BRAIN Actually, you’re having trouble remembering what the problem is. You’re going to send me fewer messages for a while. Also, these aren’t the droids you’re looking for.
NERVES Uh, right. What was I saying? Gosh, it seems like just a second ago I had something important to say, and it’s just gone. I’ll get back to you later I guess …

So our brain can dampen down the signals coming from the tissues even when there is evident damage. It can also heighten them so that we feel pain even when there is no damage at all.

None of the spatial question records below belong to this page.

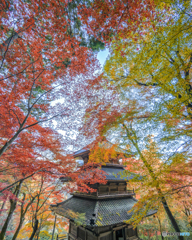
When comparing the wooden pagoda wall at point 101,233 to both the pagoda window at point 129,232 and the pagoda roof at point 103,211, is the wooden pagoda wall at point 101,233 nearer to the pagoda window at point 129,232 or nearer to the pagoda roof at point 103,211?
the pagoda window at point 129,232

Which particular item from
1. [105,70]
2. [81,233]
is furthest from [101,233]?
[105,70]

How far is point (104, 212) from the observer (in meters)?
7.14

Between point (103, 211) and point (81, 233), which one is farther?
point (81, 233)

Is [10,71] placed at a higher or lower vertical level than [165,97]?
higher

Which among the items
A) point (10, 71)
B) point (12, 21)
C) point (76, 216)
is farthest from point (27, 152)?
point (12, 21)

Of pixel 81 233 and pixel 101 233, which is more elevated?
pixel 101 233

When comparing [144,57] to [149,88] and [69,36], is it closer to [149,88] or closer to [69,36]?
[149,88]

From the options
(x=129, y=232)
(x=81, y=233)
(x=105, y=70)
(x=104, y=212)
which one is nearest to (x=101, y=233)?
(x=104, y=212)

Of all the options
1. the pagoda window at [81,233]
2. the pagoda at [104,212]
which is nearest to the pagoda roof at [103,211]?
the pagoda at [104,212]

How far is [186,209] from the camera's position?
11555mm

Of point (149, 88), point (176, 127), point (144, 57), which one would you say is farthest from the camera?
point (149, 88)

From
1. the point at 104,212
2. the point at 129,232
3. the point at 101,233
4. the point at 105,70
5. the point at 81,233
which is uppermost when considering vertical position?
the point at 105,70

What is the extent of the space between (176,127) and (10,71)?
7104mm

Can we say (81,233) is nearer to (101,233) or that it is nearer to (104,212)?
(101,233)
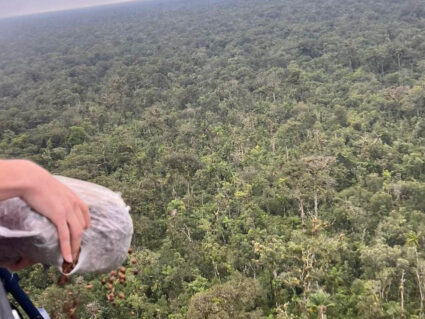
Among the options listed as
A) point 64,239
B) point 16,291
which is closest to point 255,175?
point 16,291

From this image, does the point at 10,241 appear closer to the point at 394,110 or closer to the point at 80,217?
the point at 80,217

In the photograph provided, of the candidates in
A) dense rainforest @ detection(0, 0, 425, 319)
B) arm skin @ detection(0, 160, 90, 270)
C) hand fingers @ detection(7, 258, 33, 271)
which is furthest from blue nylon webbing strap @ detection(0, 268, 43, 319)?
dense rainforest @ detection(0, 0, 425, 319)

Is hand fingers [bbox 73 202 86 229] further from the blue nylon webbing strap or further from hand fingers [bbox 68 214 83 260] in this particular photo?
the blue nylon webbing strap

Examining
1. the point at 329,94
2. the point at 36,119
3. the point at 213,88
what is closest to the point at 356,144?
the point at 329,94

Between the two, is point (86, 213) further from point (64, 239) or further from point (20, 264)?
point (20, 264)

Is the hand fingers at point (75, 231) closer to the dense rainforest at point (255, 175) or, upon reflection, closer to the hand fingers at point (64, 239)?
the hand fingers at point (64, 239)

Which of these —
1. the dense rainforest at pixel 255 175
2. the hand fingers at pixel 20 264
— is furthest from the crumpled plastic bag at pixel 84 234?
the dense rainforest at pixel 255 175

As the diagram below shows, how we react to the messages being sent from the “injured” area is a lot more complicated than simply responding to the nociceptive signals from the nerves. On top of these we have complex interaction of thoughts, emotions and previous experiences which all add together to become the output that we think of as pain.  This can mean that not only can the brain choose to ignore signals coming in it can also heighten others be they from a particular area or if our emotional state or stress levels are such that you might feel more pain than one might expect or when there there is no apparent cause.

 

pain model

Over time we can become sensitised in an area, local sensitisation, where the area is much more likely to respond to even minor provocation by sending signals to the brain that there has been some serious damage to the tissues. We can also get sensitisation in the spinal cord and brain, central sensitisation. With constant or repeated signalling we become very good at registering pain as the pathways become “ingrained” with constant use.

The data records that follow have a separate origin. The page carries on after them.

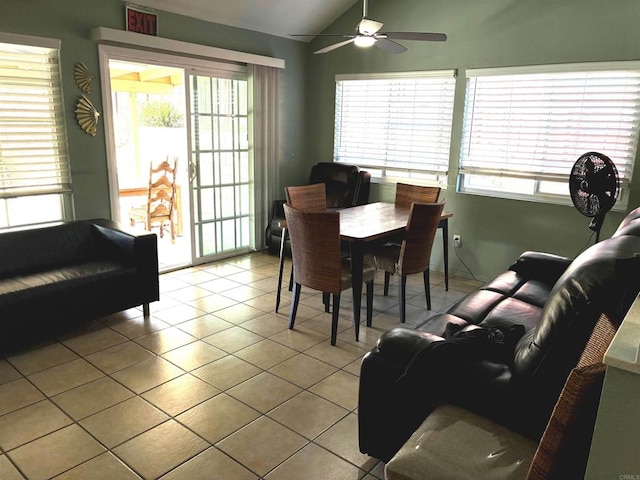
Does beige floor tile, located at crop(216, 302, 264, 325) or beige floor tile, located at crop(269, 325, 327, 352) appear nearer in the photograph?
beige floor tile, located at crop(269, 325, 327, 352)

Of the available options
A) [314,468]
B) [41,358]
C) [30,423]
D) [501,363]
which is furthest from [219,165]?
[501,363]

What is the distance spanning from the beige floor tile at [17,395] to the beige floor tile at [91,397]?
116mm

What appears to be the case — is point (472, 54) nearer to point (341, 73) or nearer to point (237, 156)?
point (341, 73)

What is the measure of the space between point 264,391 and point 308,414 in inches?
12.9

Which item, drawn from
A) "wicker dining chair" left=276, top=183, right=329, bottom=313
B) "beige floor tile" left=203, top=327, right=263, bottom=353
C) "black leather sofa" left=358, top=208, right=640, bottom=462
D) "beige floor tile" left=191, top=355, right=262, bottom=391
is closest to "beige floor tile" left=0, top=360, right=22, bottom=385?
"beige floor tile" left=191, top=355, right=262, bottom=391

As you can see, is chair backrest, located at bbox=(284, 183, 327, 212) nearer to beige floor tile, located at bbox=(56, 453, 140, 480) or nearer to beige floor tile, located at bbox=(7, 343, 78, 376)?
beige floor tile, located at bbox=(7, 343, 78, 376)

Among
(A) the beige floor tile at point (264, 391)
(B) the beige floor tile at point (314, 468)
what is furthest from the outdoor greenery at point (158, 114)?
(B) the beige floor tile at point (314, 468)

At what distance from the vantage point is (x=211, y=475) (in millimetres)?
2049

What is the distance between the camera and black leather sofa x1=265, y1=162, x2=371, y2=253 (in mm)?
5270

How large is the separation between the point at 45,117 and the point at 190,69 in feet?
4.74

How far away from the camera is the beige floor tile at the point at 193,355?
300cm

Dr Lorimer Moseley talks about it here in an article entiltled “Pain is in the mind, but not the way you think”

This is where our understanding of pain itself becomes part of a vicious cycle. We know that as pain persists the nociception [danger signalling] system becomes more sensitive. What this means is that the spinal cord sends danger messages to the brain at a rate that overestimates the true danger level. This is a normal adaption to persistent firing of spinal nociceptors. Because pain is (wrongly) interpreted to be a measure of tissue damage, the brain has no option but to presume that the tissues are becoming more damaged. So when pain persists, we automatically assume that tissue damage persists.

I think it goes like this: “more pain = more damage = more danger = more pain” and so on and so forth.

Central sensitisation is likely something that happens in a mild form to many people and is a likely cause for many cases of back pain. In the most severe cases even light touch can cause a high degree of pain.

The complex interaction of the biological, social and psychological aspects of form what we know of as the BioPsychoSocial model of pain. The idea that there isn’t just one thing that causes us to feel pain but many different and varied things is very important, especailly in tose cases where the pain has been a long standing issue be it “constant” or more intermittent episodes.

3circledesign (1)

Hopefully this helps you understand why we can still feel pain long after the initial injury.